I don’t know where this motha thinks he’s going with this line, but before he can put together his own low deal, Ray’s up off his stool and got this motha choked up against the wall, Ray holding his chalky pool stick with both hands across Ol’ Skunk’s throat so Skunk can’t breathe/talk/nothing. Ol’ Skunk’s right eye pretty much popping out of his head.
Most of the time Ray’s easygoing, but when the money-man comes after Ray, Ray gets nervous. I need to say something to soothe Ray down. “Hey.” I start talking and think fast since I need a plan to get us out of this fast. “Hey man,” I say, “we’re a team. Me and you and DC makes three. Ain’t that right?”
But what I’m thinking is this: money from Skunk’s cash box ain’t enough to help. Ray baby needs more than the skanky jingle in Ol’ Skunk’s cash box. Ray’s in deep to the money-man this time. Way deep. Not even Ray’s fault, but that don’t matter.
Skunk is light-skinned enough that his face turns red. Other eye looks like it’s about to pop too. I can tell Skunk wants to ask something, but that’s hard to do with your throat mashed against a wall so hard your jaw’s hanging loose.

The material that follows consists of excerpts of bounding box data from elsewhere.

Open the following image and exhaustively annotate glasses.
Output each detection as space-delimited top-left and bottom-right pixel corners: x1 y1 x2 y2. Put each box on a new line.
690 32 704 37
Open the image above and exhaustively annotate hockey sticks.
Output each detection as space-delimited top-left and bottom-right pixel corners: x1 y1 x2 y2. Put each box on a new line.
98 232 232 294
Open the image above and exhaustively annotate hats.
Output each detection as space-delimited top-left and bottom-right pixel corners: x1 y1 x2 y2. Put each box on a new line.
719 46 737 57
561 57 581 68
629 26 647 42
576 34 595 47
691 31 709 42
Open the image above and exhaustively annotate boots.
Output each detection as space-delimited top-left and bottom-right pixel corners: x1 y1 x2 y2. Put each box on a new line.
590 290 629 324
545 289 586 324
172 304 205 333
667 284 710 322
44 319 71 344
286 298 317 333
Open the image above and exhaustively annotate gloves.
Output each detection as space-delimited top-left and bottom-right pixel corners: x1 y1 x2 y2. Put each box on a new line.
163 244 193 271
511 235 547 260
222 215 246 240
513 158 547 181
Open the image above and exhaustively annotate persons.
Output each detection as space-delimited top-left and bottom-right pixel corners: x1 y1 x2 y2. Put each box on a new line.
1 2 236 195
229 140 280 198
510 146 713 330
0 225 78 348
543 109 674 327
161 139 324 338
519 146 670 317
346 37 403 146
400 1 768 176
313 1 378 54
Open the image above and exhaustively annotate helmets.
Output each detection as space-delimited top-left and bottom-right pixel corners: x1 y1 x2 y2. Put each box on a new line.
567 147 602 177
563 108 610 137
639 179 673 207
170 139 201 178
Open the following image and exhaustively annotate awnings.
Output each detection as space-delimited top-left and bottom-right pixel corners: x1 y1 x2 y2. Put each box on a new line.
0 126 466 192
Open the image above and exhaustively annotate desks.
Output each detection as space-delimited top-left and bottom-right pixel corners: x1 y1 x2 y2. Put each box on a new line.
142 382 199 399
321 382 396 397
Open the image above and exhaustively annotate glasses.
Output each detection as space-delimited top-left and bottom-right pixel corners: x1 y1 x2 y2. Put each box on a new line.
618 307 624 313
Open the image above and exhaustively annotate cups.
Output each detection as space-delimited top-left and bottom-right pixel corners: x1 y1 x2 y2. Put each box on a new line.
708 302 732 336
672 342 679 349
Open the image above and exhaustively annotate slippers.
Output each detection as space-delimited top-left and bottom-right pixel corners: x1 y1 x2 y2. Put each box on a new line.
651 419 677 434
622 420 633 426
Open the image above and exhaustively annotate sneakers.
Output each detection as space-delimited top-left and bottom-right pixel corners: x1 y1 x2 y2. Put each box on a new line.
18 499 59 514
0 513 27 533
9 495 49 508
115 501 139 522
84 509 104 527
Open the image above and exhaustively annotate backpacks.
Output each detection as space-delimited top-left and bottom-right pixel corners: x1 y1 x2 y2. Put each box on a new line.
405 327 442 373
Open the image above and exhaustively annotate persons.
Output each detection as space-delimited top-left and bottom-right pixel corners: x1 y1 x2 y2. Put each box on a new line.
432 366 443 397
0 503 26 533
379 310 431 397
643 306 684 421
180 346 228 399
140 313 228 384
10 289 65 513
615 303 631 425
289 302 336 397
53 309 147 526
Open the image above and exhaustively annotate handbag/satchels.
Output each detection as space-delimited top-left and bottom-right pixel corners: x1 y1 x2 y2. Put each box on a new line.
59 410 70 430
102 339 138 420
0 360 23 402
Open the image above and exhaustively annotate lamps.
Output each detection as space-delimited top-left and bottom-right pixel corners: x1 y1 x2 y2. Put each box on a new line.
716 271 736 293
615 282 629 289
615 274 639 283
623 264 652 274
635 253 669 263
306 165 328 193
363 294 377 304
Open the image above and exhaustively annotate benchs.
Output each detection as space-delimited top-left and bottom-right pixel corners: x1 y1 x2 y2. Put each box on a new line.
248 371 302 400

Ray speaks up, talking low and regular, like he’s at the Dairy Queen down on Court Street, trying to decide what flavor Blizzard he wants. “I’m gonna let you down nice and easy like, and you gonna tell me what I want to know.”
And I’m thinking: What the shit? Ray’s not even asked Skunk nothing I can hear, so how is Skunk gonna tell Ray what Ray wants to know? What’s that shit mean? Ray keeps Skunk held up pretty much slammed against the wall, letting him down slow, letting that chalky stick fall, bouncing off the floor. Skunk’s not fighting back, either. He’s just held up by Ray’s big arms, blue skull and flower on top of muscle, the name of Ray’s dead Texas friend in black on the other arm on Ray’s light skin. Almost as light as my skin. Ink looking good on Ray.
Ol’ Skunk tries to talk. Just air comes out. Then he says, like a whisper, I got no part in that deal.
Skunk’s right hand moving and Ray is holding Skunk’s collar with his right and reaching for what Skunk’s reaching for with his left. Metal flashes back up on Skunk’s throat.